I wish I had a pen full of pigs to eat that wheelbarrow full of pressed apples.

Like my ancestors before me, when faced with too much fresh bounty, I had to figure out what to do with all this cider. The obvious answer; ferment it! I have 5 gallons underway for hard cider. I’m planning on a carbonated hard cider. Another 4 gallons is fermenting, on its way to becoming apple cider vinegar.

I’m cooking down another 2 gallons to make apple syrup. Much like maple syrup, you cook the cider down until it’s the thickness of syrup. It’s delicious, lightly sweet and bursting with apple taste. The 2 gallons of syrup cooked down to 2 1/2 pints of syrup that I canned.

Little Jars O’ Goodness

And the rest we’re enjoying as fresh sweet apple cider. It’s surprising how much better fresh pressed cider is than anything you can buy. Perhaps because it’s not pasteurized (Eek! Food-borne illness! Save me USDA!). It tastes of apples and sunshine and soft rain, of the promise of summer realized in the autumn harvest.

That description may be a bit overdone, but the fresh cider is very, very good.

3 responses to “How About Them Apples?”

  1. Missy Avatar
    Missy

    I’m jealous.
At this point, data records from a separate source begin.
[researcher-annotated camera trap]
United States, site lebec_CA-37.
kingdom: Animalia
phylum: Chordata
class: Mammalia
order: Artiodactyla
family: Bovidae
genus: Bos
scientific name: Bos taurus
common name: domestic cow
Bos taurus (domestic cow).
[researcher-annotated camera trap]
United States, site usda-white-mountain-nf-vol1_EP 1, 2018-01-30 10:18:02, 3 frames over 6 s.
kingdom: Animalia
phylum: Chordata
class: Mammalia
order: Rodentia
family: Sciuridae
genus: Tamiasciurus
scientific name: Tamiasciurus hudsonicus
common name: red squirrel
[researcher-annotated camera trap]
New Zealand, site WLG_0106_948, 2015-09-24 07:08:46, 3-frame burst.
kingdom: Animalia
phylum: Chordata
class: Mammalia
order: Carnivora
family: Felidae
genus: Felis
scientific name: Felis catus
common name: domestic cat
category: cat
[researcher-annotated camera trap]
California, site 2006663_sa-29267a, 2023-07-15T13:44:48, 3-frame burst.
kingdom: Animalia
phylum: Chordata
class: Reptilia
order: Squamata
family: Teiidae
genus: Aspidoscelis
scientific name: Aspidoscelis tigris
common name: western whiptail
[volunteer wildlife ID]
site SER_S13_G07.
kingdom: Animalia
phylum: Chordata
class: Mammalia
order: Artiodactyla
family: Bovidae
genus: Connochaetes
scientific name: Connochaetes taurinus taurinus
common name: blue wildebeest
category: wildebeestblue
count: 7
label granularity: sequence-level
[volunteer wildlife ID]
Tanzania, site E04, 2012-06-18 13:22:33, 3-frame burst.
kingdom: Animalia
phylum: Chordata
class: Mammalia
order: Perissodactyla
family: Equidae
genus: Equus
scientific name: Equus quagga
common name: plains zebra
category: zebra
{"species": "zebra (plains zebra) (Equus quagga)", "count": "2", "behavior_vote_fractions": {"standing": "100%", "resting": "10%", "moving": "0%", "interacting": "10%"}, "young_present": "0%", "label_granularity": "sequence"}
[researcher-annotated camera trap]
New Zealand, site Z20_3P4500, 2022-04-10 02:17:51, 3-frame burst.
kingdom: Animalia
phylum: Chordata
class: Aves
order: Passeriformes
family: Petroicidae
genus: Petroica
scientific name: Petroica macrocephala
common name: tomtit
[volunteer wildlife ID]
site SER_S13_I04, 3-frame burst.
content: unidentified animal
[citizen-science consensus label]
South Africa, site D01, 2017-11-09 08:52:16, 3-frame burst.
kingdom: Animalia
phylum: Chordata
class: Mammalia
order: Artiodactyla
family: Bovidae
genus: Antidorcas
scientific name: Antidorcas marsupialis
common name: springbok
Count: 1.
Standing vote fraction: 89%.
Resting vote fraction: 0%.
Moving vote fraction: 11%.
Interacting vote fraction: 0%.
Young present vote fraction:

That is so cool.

  2. anne Avatar
    anne

    We made hard cider in my apartment in San Diego years ago, it was a huge mess and I didn’t have any animals for the apple remains either.

  3. Debbie Avatar
    Debbie

    The chickens got some of the remains and the rest went into a compost heap for whatever lucky wild animal wanders by. They’d attracted quite a few hornets, so I’m glad to have them off the driveway.